Inaspettato, inopportuno forse, completamente irriverente, fu il bacio che arrivò sulle labbra altrui, il corpo spinto indietro fino alla scrivania, i polsi bloccati.
Aomine si premurò di far si che l'altro non fuggisse, appropriandosi di quella bocca che era stata sua un tempo. Quel corpo, che era stato suo. Quel ragazzo, che era stato suo.

E per questa sua possessività ricavò un morso sul labbro, doloroso, che bruciò più di quanto ritenesse necessario, facendolo separare dall'altro almeno in parte.
Lo sguardo sorpreso se lo era aspettato, ma quel rossore, quel semplice rossore sulle sue gote no. E improvvisamente sentì la propria compostezza scivolare via, insieme alla confusione negli occhi altrui.

« ... Perché? »

« Ho mentito, Kise. Tu sei mio. Mi appartieni. E' sempre stato così e non è mai cambiato niente. Pensavo fosse solo un'ovvia soluzione a tutto quanto. Ma l'altro giorno, alla partita... non ti voglio lasciare a nessuno. »

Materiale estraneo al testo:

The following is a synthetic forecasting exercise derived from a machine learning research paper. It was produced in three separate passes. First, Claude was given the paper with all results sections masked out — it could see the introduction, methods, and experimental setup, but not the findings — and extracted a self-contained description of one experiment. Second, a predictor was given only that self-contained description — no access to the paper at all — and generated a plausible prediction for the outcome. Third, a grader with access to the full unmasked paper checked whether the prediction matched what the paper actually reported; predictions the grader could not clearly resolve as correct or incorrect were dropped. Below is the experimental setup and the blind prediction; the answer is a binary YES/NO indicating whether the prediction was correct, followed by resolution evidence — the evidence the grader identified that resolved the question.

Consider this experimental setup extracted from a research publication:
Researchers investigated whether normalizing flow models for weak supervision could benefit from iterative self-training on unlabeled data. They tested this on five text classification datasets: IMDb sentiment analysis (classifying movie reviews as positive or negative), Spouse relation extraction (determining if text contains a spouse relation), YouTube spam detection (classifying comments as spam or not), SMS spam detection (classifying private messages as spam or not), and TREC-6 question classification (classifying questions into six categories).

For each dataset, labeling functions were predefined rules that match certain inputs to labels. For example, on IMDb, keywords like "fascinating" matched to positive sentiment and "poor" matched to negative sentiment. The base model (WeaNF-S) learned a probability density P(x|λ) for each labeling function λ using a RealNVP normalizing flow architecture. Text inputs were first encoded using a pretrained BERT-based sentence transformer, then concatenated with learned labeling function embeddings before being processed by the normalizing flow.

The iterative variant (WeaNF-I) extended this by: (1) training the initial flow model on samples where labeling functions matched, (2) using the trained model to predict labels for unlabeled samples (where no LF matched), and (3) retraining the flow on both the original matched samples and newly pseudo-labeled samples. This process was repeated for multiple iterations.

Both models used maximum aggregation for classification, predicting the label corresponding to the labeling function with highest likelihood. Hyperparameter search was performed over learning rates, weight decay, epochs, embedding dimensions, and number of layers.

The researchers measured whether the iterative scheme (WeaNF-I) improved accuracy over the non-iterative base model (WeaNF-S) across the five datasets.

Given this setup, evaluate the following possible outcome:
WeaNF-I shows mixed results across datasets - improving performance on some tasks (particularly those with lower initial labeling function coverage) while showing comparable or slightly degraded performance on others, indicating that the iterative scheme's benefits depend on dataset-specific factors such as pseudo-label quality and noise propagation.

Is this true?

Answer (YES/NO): NO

Gli prese il volto fra le mani, guardandolo seriamente. Aveva fatto una scelta, alla fine delle medie, pensando a Kise.
Ma Aomine non era poi così indulgente. Si era accorto sin da subito dello sbaglio che aveva fatto. E l'aver visto Kise piangere affidandosi a quel tipo, quel Kasamatsu, glielo aveva fatto capire.
Solo lui poteva essere al fianco di quel ragazzo, nessun altro.

« Non mi importa se adesso stai con quel tipo. Ti riprenderò. »

Ridere.
Era quello che voleva fare Kise in quel momento, perché improvvisamente, si rendeva conto di quanto atteggiarsi da adulti non potesse cambiare il fatto che erano ragazzi.
Stupidi, pronti a sbagliare, a dividersi e diventare nemici.
Quanto stupido era stato lui stesso.
Probabilmente di fronte a quel sorriso, a quella risatina, Aomine stava pensando male di lui, si stava facendo le idee sbagliate. Ma quanto aveva sofferto in quei mesi? Quanto aveva sperato, in fondo, che Aomine tornasse da lui?
Il pensiero lo faceva sentire così stupido, specie quando portò le mani dinanzi agli occhi. Dannate lacrime.

« Kise..? »

« Aominecchi. »

Incontrò lo sguardo blu dell'altro, impedendogli di parlare ed asciugandosi le lacrime pensando che in fondo quello sguardo preoccupato poteva essere l'inizio. Si avvicinò alle sue labbra, leccando via il sangue dal morso che poco prima lui stesso gli aveva inferto, nemmeno fossero delle tacite scuse.

« A volte sai essere stupido anche tu. »

« Ho smesso di ammirarti. Non ho mai smesso di amarti. »

E le spiegazioni, per il momento poteva lasciarle a dopo.